Chi ha vissuto un’Onda ha toccato il confine tra il visibile e l’interiore, tra biologia e sacro.È un’esperienza di disorientamento che, se attraversata, si trasforma in rivelazione. Il panico è un maestro crudele, ma onesto. Ti costringe a smettere di fingere che tutto vada bene. Ti inchioda al presente, ti impone di respirare davvero.Non è una punizione: è un richiamo al reale. Ti dice: “Ricomincia. Ma fallo vivo”.
Molti miei pazienti raccontano che, dopo aver attraversato un’Onda, la vita appare diversa: più lenta, più vera, più sensata.
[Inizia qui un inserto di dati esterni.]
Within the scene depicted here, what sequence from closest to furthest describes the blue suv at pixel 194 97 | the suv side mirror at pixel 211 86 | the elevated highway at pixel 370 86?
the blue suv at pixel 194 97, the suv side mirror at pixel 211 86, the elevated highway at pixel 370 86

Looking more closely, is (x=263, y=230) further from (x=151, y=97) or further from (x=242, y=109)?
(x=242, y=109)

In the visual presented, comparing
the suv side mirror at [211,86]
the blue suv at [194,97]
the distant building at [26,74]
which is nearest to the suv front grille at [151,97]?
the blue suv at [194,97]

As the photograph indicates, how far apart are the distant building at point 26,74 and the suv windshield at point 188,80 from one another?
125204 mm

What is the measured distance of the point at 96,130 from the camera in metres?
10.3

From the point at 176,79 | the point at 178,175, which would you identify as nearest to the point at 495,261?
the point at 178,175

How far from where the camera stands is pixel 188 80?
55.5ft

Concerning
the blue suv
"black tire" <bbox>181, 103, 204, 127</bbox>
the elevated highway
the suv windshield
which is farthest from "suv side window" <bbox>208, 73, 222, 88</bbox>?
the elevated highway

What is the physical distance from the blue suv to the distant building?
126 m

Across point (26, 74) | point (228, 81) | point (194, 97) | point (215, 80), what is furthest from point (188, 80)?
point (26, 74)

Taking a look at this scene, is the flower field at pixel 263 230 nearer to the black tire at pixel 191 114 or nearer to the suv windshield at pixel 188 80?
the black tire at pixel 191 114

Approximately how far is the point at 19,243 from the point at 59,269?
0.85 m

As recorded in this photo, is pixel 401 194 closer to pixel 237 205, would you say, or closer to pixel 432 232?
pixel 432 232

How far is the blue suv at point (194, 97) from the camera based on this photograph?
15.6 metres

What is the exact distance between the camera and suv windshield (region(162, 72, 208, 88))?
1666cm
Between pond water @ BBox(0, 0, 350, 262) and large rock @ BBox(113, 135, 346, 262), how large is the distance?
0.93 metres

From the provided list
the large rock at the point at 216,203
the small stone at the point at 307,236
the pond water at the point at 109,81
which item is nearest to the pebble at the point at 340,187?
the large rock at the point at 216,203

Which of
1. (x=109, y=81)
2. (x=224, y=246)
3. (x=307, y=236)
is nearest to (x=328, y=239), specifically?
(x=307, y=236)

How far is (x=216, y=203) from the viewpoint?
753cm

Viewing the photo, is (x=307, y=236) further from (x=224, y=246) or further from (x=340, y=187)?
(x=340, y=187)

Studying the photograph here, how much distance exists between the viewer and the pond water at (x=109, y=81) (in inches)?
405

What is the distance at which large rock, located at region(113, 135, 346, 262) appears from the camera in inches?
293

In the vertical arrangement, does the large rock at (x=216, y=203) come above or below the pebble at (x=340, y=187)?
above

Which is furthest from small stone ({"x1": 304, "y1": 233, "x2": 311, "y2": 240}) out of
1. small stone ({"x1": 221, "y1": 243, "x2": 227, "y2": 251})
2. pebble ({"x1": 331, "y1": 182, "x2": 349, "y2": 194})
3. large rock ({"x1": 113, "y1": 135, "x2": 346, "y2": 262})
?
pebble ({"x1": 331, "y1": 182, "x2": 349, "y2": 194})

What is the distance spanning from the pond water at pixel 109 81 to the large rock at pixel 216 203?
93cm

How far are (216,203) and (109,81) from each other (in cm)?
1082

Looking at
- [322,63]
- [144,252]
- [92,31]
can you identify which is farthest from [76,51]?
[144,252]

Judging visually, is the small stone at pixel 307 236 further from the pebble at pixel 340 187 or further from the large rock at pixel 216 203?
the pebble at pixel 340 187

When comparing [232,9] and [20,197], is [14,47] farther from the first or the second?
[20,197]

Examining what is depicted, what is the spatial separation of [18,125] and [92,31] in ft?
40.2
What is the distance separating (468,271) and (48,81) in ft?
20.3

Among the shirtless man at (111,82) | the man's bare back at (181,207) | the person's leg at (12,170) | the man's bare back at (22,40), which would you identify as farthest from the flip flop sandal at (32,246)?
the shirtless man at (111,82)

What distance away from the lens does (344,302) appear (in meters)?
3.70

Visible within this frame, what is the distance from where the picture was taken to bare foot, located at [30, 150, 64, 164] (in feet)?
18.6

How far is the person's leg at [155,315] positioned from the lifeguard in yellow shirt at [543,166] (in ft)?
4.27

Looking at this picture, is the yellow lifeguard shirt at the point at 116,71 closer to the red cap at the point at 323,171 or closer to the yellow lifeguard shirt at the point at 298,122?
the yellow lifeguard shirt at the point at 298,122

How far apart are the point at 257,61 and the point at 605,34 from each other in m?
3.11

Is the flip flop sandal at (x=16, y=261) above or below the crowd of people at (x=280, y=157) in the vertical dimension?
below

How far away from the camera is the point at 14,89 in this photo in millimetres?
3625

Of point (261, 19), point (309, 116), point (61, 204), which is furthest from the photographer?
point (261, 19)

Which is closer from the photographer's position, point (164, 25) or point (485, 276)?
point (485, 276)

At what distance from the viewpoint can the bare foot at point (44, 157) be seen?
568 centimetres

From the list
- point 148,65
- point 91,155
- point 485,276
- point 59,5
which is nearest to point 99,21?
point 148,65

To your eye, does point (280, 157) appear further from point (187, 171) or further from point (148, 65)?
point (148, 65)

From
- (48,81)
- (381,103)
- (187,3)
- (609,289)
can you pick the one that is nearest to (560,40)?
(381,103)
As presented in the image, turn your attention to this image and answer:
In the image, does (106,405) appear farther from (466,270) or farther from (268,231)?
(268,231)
Come se, per la prima volta, fossero usciti da un sogno di controllo per entrare nella verità della fragilità umana.
La prossima volta che senti il battito impazzire, non chiederti “Perché io?”.Chiediti: “Dove sto andando così veloce da aver perso me stesso?”. Non sei il tuo panico. Sei la nave. E l’ansia è solo un marinaio troppo zelante che grida Iceberg! ogni volta che vede una nuvola. Non eliminarlo: insegnagli a guardare il cielo. Il panico non vuole la tua distruzione. Vuole la tua attenzione. E quando finalmente lo ascolterai, capirai che era solo la tua vita che bussava.
La tua rinascita comincia nel momento in cui accetti di avere bisogno di aiuto — perché la voce del tuo inconscio, del tuo mondo interiore, del conflitto che con elevata probabilità si sta combattendo dentro di te, questa voce non puoi sentirla senza uno specialista serio. La tua rinascita non passa solo attraverso “quattro tecniche alla moda”.Passa soprattutto dal coraggio di sederti di fronte a uno psicologo che non vuole la tua morte né prosciugare il tuo patrimonio. La tua rinascita comincia tra un respiro e l’altro.